東京労働局/ゼネコン・舗装会社22社と連絡会議設置/五輪工事の労災防止策強化

 厚生労働省東京労働局は、2020年東京五輪関連施設工事がピークを迎えている都内の建設現場を対象に、労働災害防止策を強化する。ゼネコンや道路舗装会社と連絡会議を設置し、18日に都内で初会合を開いた。会合では連絡会議を好事例の水平展開、安全面の課題を共有する場として活用・運営する方針を確認した。
 連絡会議は、東京労働局の第13次労働災害防止計画(18~22年度)に基づき設置した。20年に開催する東京五輪の関連施設工事がピークを迎え、都内では五輪開催を契機とする大規模な都市再生事業やインフラ整備も進む。都内の建設現場で労災防止策を推進するには、建設会社との連携強化が不可欠だと判断した。
 同日の初会合であいさつした東京労働局の鈴木伸宏労働基準部長は、五輪関連施設工事を中心に都内では現場の大規模化が進んでいる現況を説明。その上で「現場に他業種からの転職や新規入職、外国人など不慣れな方が増えている。例えば(労災防止の指示が行き届くように)朝礼のやり方も工夫が必要だろう」と指摘した。
 初会合では、▽店社による定期的な現場パトロールの実施▽「危険標識・掲示」の共通化▽安全帯の使用徹底に向けた標語▽ストレスチェックの実施-に関する具体策も非公開で話し合った。

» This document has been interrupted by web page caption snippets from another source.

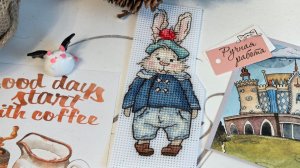 Почти рукодельный влог. Вышивальная неделя 07 - 14.02.2026. Часть 2. Играю в "Возвращение Алисы"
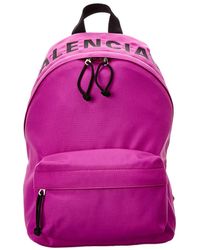 balenciaga pink backpack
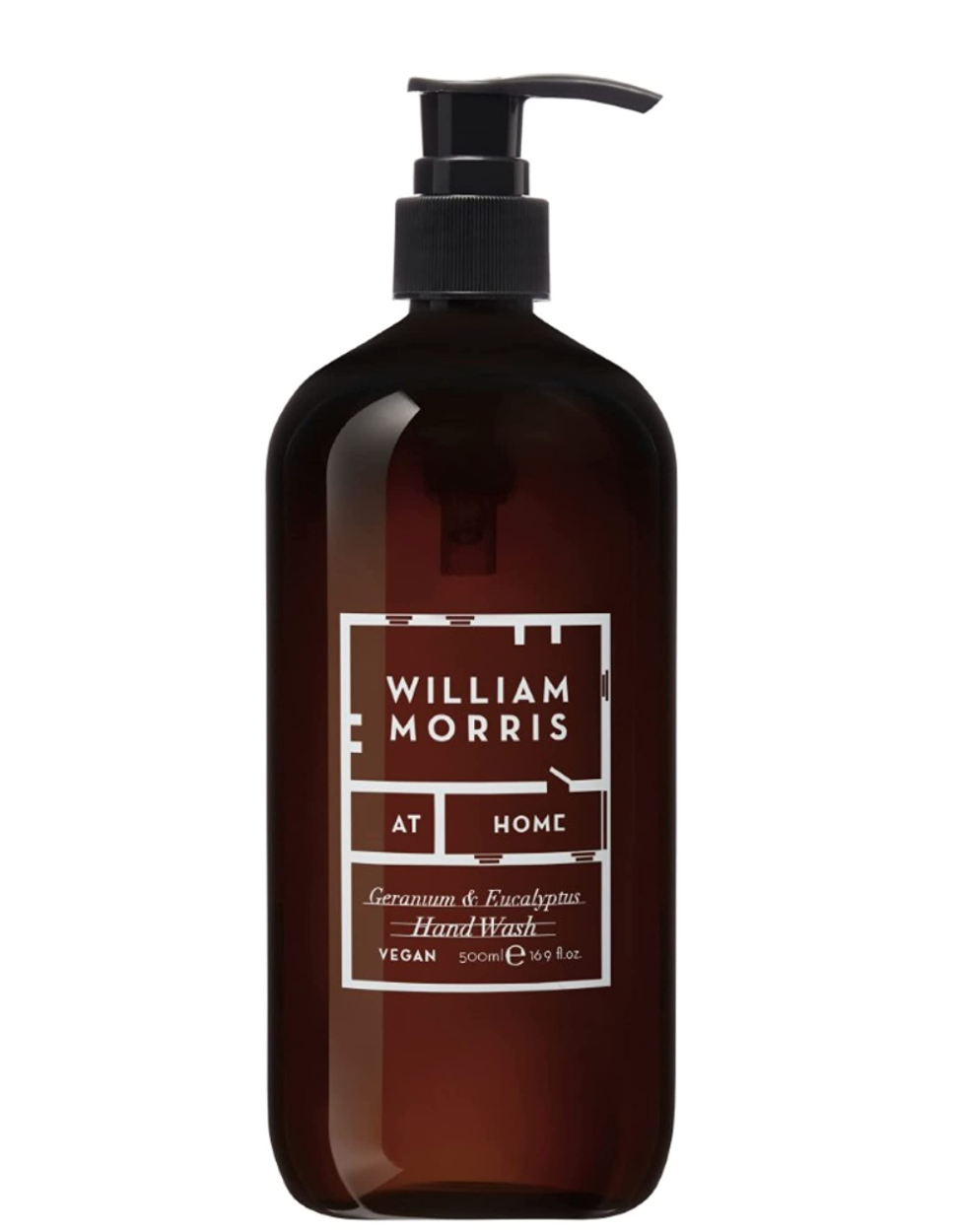 William Morris Geranium & Eucalyptus Hand Wash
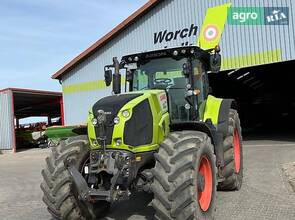 Трактор Claas Axion 2016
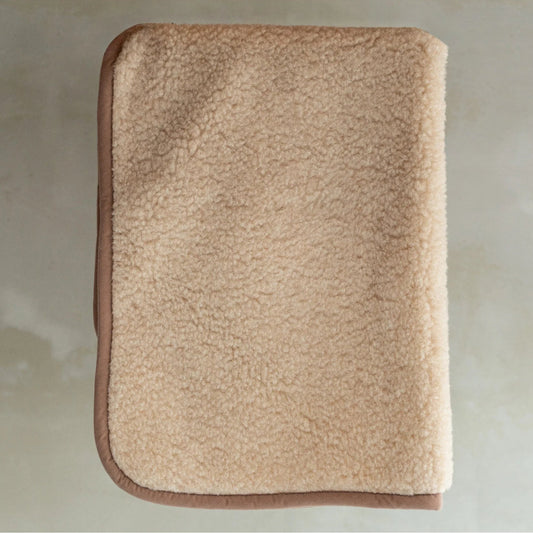 Babydecke aus 100% Schafswolle | Van Buren
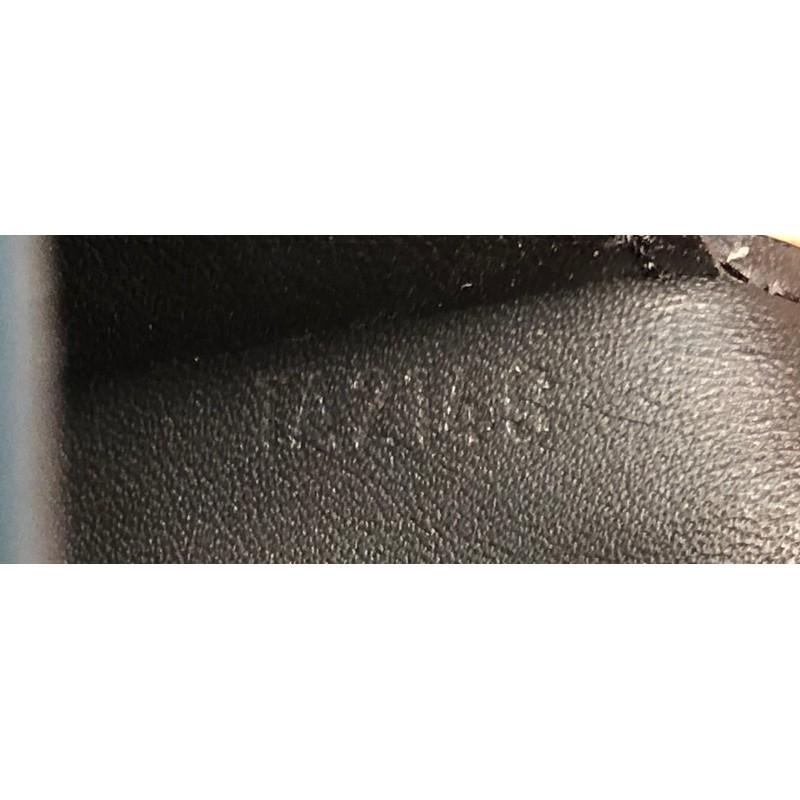 Black Louis Vuitton  Brazza Wallet Rainbow Taiga Leather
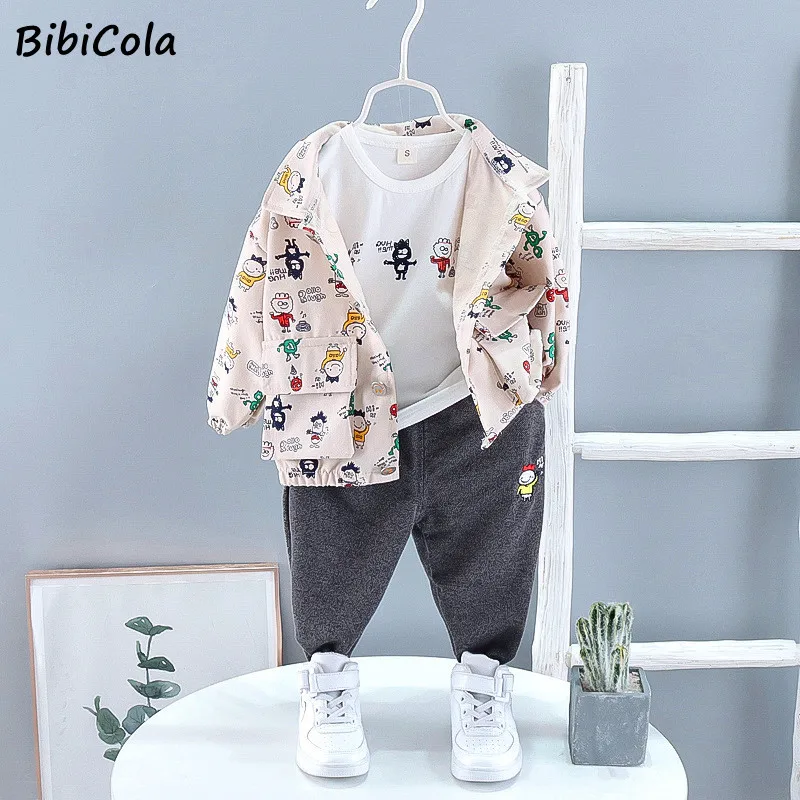 

Костюм хлопковый с капюшоном, для мальчиков 0-4 лет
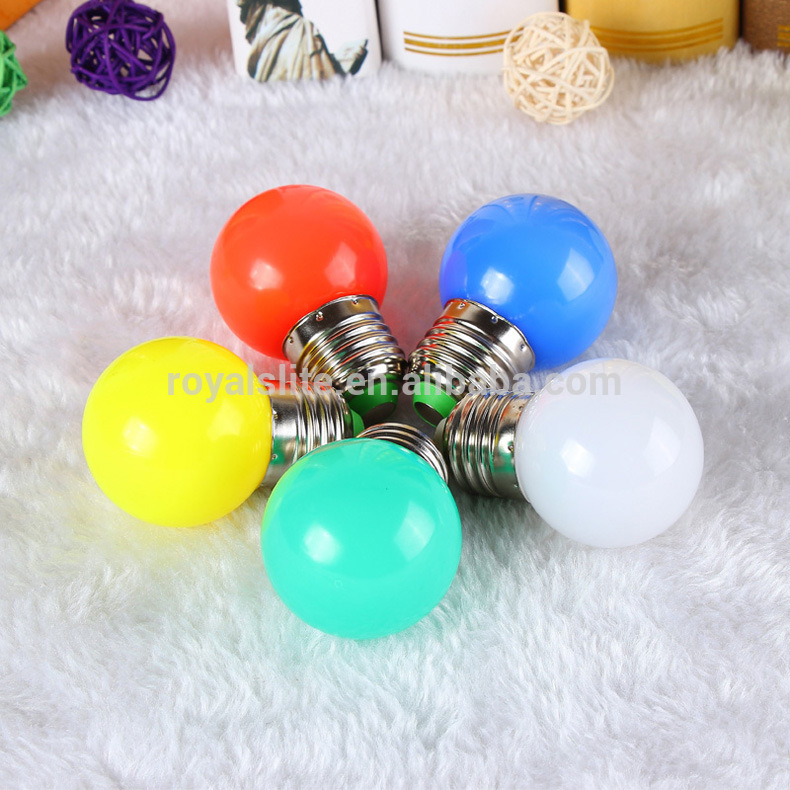 LED Lamp E27 Colorful 85-265V Bombillas LED Light SMD2835 Energy Saving Lamparas holiday party Led Colorful Bulb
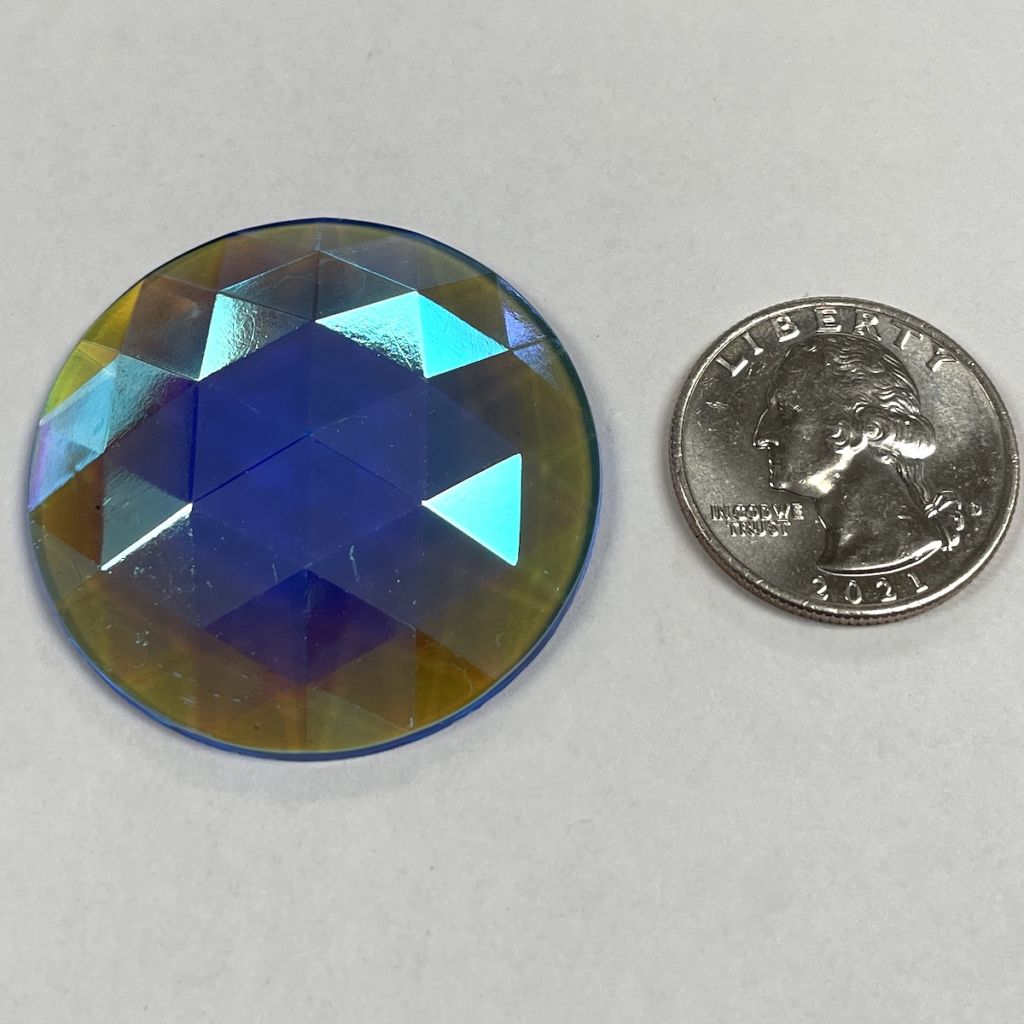 Dichroic 40mm Round Jewel BR40-05 - Image 2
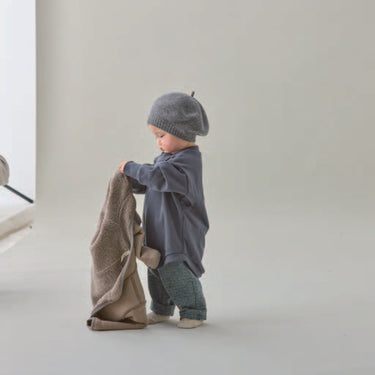 ★入荷済み★2025AW★MOUN TEN. マウンテン reversible boa blouson(for baby) mocha BB01-0206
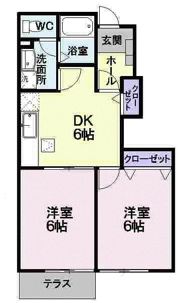 リファインドの間取り画像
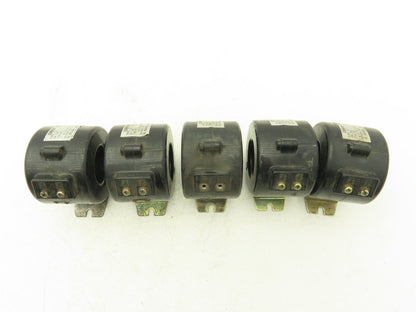 Kasuga CT153K Current Transformer VA Sec Cur 5A 600V Max 50/60Hz Lot of 5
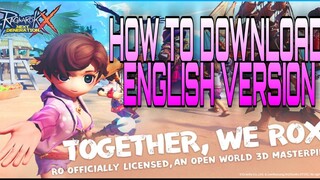 [ROX] HOW TO INSTALL RAGNAROK X NEXT GENERATION ENGLISH PATCH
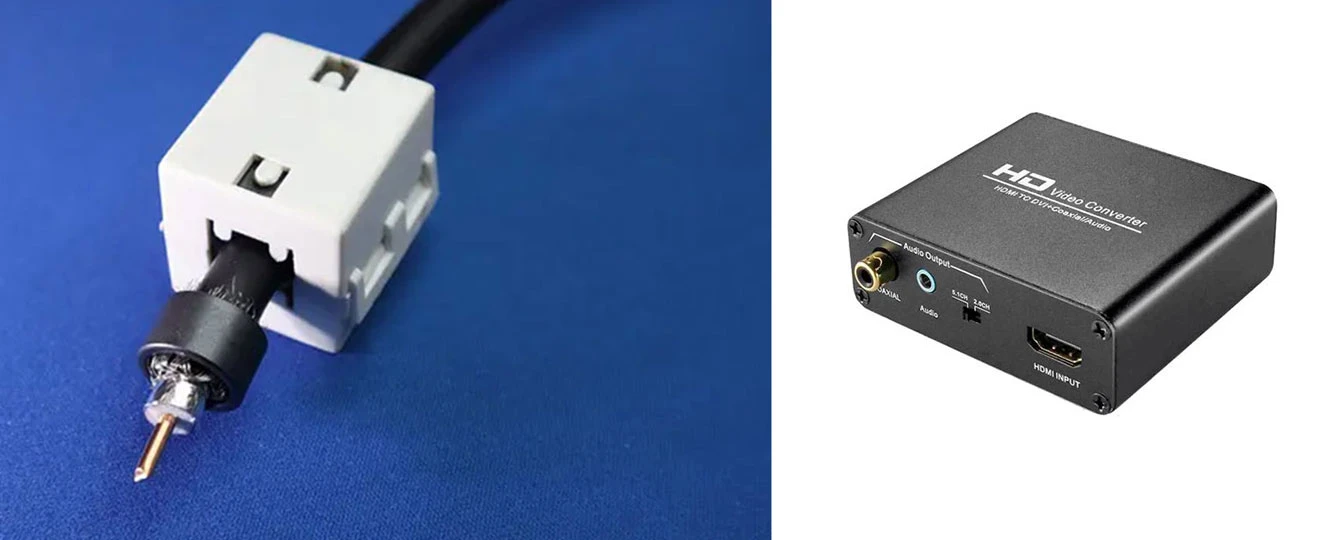 ساخت کابل hdmi با کابل شبکه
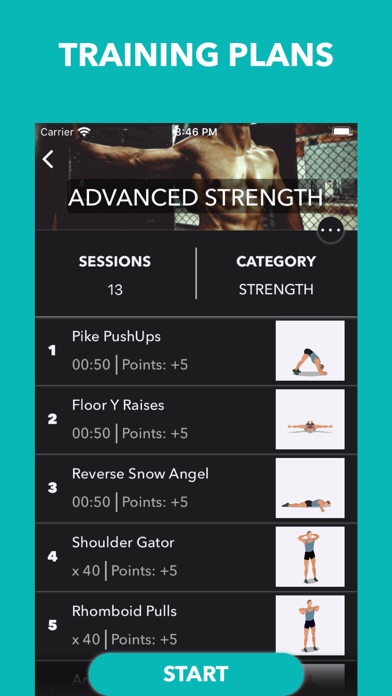 Easy Home Workout Men screenshot 4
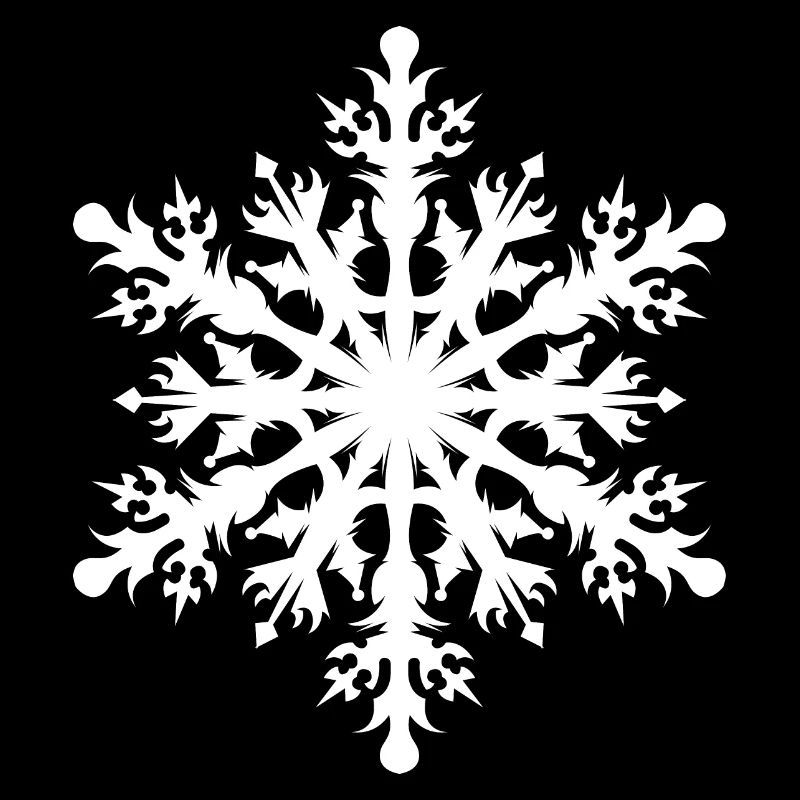 Snowflake Snow Crystals Symbol Winter xmas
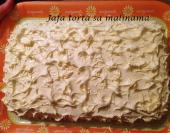 Jafa torta sa malinama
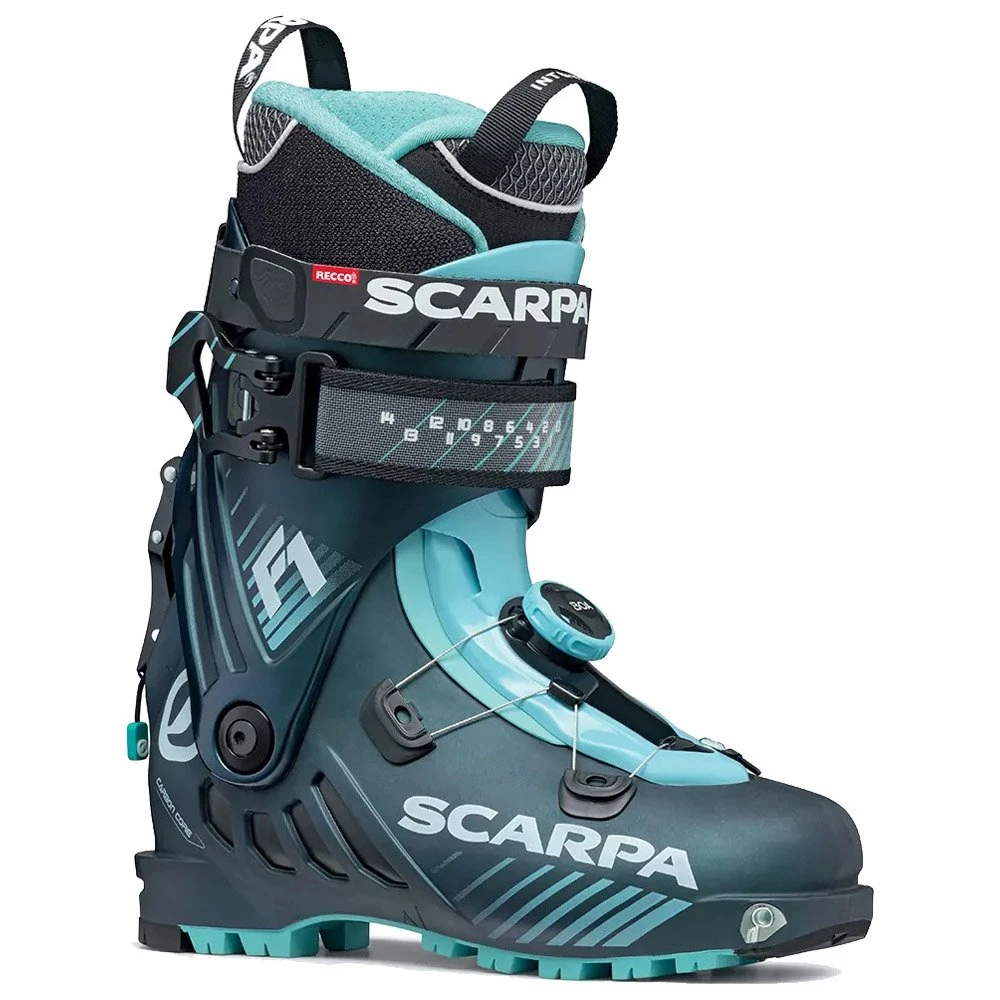 Chaussures De Ski Randonnée Scarpa F1 Wmn 3 Chaussures De Ski Randonnée Scarpa F1 Wmn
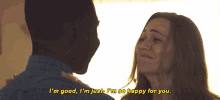 This Is Us Rebecca Pearson GIF - This Is Us Rebecca Pearson Im Good Im Just Im So Happy For You GIFs
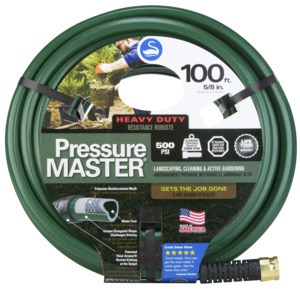 PRESSURE MASTER GARDEN HOSE 100'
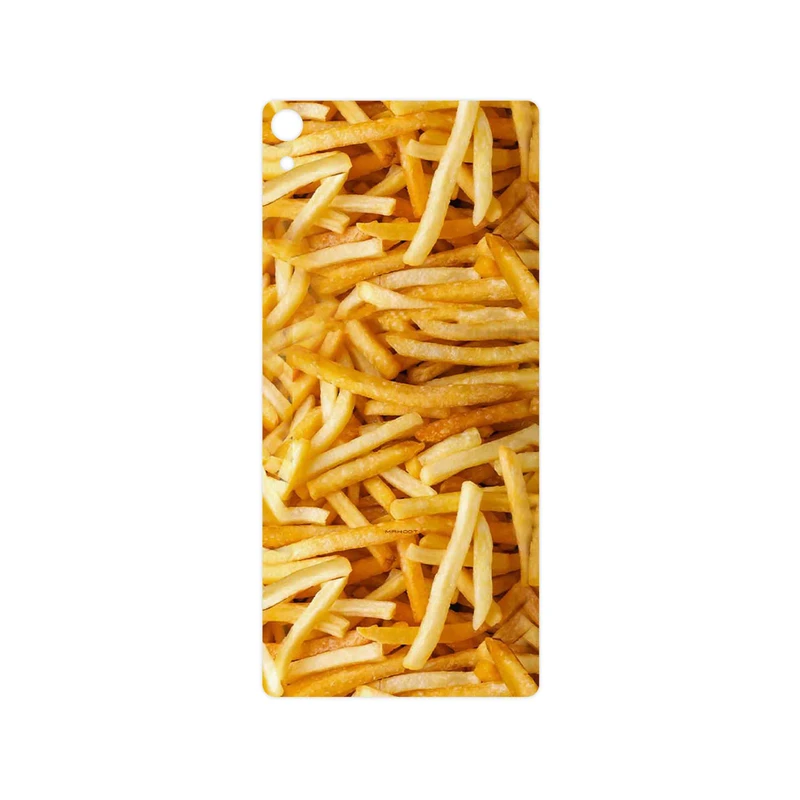 برچسب پوششی ماهوت مدل French fries مناسب برای گوشی موبایل سونی Xperia XA Ultra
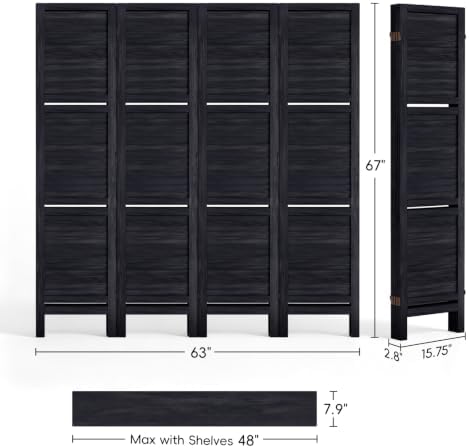 TEAKMAMA Room Divider, Room Divider - Image 3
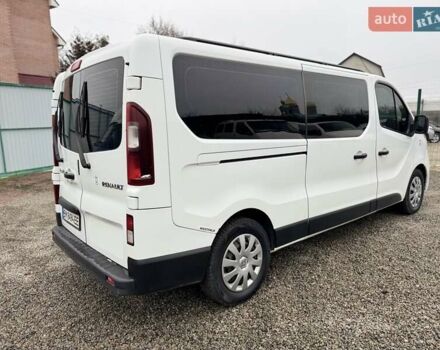 Білий Рено Трафік, об'ємом двигуна 1.6 л та пробігом 276 тис. км за 13499 $, фото 9 на Automoto.ua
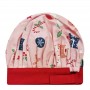 Noelle Kids Christmas Apron & Cap Pink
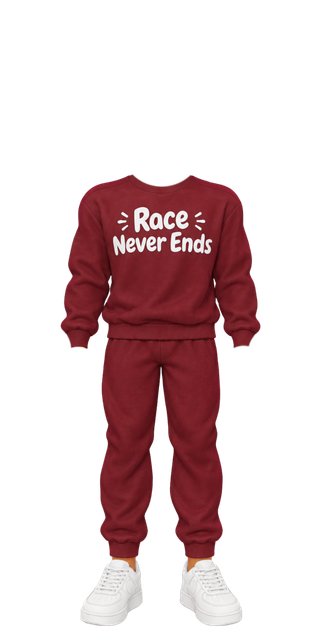 Race Never Ends Jaedin Plum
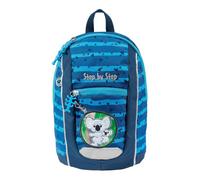 Step by Step KIGA Mini Mochila para niños 30 cm azul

 東京労働局は連絡会議を年2回程度開催し、都内建設現場の労災防止策に有効な取り組みの水平展開、課題を共有する情報交換の場として活用する。
 連絡会議に参加している企業は次の通り。
 ▽清水建設▽大林組▽大成建設▽鹿島▽竹中工務店▽戸田建設▽五洋建設▽長谷工コーポレーション▽安藤ハザマ▽前田建設▽フジタ▽西松建設▽三井住友建設▽熊谷組▽東急建設▽鴻池組▽奥村組▽NIPPO▽東亜建設工業▽鉄建建設▽ナカノフドー建設▽松井建設。